7.a.3 VERITAS Upgrade: Level-2 Trigger (ANL and ISU): We have designed, built, installed and commissioned a new Level-2 (L2) trigger system as part of a VERITAS upgrade that combined with the new high quantum efficiency PMTs has allowed VERITAS to reduce its energy threshold from ~95 GeV to 60 GeV. The new L2 trigger also allows the possibility of a future implementation of a topological trigger capable of discriminating multi-telescope images based on camera image to select EM shower events and reject hadronic shower events. This work has been in collaboration with Iowa State University (ISU), Krennrich, Weinstein, Orr. The ISU group provided software expertise for the trigger and integration with the VERITAS DAQ system. The ANL scientific group (Zitzer, Byrum plus numerous SULI students) and electrical engineering group (Anderson, Drake) provided engineering and laboratory infrastructure to design, build, and test the new trigger system. Both ISU and ANL groups installed and commissioned the new system. The new trigger system is built around a Xilinix Virtex-5 FPGA used for the pixel neighbor coincidence logic necessary to produce a camera-level trigger. The upgraded trigger systems are capable of time-aligning individual triggering pixels to within ~0.3nanoseconds, allowing for an operational pixel-to-pixel coincidence window of ~5 nanoseconds. This reduced coincidence window (previous L2 coincidence was ~8-10ns) provides improved rejection of night-sky background (NSB) which permits a reduction of the energy threshold at the trigger level.
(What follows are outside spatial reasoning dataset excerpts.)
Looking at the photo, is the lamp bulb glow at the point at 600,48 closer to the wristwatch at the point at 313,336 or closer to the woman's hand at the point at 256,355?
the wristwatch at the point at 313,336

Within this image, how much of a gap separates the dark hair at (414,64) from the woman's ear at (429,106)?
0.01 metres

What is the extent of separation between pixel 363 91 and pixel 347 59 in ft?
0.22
Figure 1.3: Left figure showing the relative delays of the Level-1 leading edges before and after the timing alignment of the new L2 system. The pixels are plotted relative to the slowest pixel arrival time in the distribution prior to timing alignment. The right figure is the L2 bias curves of the array trigger rate (>2 telescopes) plotted against the L1 threshold for the pre-upgrade L2 system (in red) and then for the post-upgrade L2 with a coincidence gate width of 8ns (green) and 5ns (blue). The curve features shows the falling edge due to NSB light and the power law plateau due to cosmic rays. The energy threshold is determined by the inflection point of the curves.